> _PROBLEMS_:
a: Answer these questions using the article on the film's New York locations:
(i) In what year did the punk rock bar Clockwork open?
(ii) After how many years in business did the Judaica store close its Lower East Side doors?
(iii) What song does the woman sing when she bursts into Gray's Papaya?
b: Rewrite the article on the film's New York locations from "From the moment" to "been painted over.", changing "mural" to "fresco".
c: Translate this sentence from the article on the film's New York locations into Spanish: "It’s one of many of the film’s classic New York moments."

> _DOCUMENT PASSAGE_:
From the moment Sam and Izzy meet, he makes no effort to hide his ardor. In fact, I’d say he uses every weapon in his arsenal to demonstrate his interest — even going so far as to try to impress her with his handball skills when she unexpectedly drops by the court. (You might also clock his CUNY sweatshirt, as I most certainly did.) The handball court is still there, should you decide you want to play a pickup game, but sadly the court’s colorful mural depicted in the film has since been painted over.
Bonus: Gray’s Papaya
2090 Broadway
While this article is focused on the film’s Lower East Side locations, and with good reason, we’d be remiss if we didn’t point out that one important New York institution Izzy visits triumphantly remains: The Upper West Side Gray’s Papaya. There, Izzy celebrates her birthday with a friend and a hot dog — the right way to do it, in my opinion — when a woman bursts in singing “Some Enchanted Evening,” for everyone and no one in particular. It’s one of many of the film’s classic New York moments.
What’s Been Replaced
Steinberg’s Dairy
21 Essex Street
When Izzy emerges from that train at Delancey Street, director Silver takes great care to immerse us in this world. The camera stays on Izzy as she walks from the subway to Bubbe’s apartment, passing a host of local businesses along the way. Among them is Steinberg’s Dairy, which once lived at 21 Essex Street. Steinberg’s Dairy, which also had an Upper West Side location, offered staples like herring, egg salad and vegetarian chopped liver for less than a dollar back in 1941. Today, if you’re in the area, you can grab a drink at the punk rock bar Clockwork, which opened in 2013.
Zelig Blumenthal
13 Essex Street
Izzy also takes us by Zelig’s Blumenthal (also known as Z & A Kol Torah), where three older women sit outside, enjoying the sights and sounds around them. Once a popular Judaica store, it unexpectedly closed its Lower East Side doors in 2010 after 60 years in business. At the time, then-owner Mordechai Blumenthal made the decision to relocate the store to Flatbush due to a dwindling Orthodox population and foot traffic in the area, and a landlord who made clear he “wanted him gone.” It’s unclear if the Flatbush location remains open today, but a vintage clothing store called Country Of has taken up its original spot.

> _DATA BLOCK_:
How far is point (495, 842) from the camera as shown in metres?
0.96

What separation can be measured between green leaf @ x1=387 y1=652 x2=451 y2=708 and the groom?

> _SOLUTIONS FOR EACH TASK_:
a:
(i) 2013
(ii) 60 years
(iii) "Some Enchanted Evening"

b:
From the moment Sam and Izzy meet, he makes no effort to hide his ardor. In fact, I’d say he uses every weapon in his arsenal to demonstrate his interest — even going so far as to try to impress her with his handball skills when she unexpectedly drops by the court. (You might also clock his CUNY sweatshirt, as I most certainly did.) The handball court is still there, should you decide you want to play a pickup game, but sadly the court’s colorful fresco depicted in the film has since been painted over.

c: Es uno de los muchos momentos clásicos de Nueva York de la película.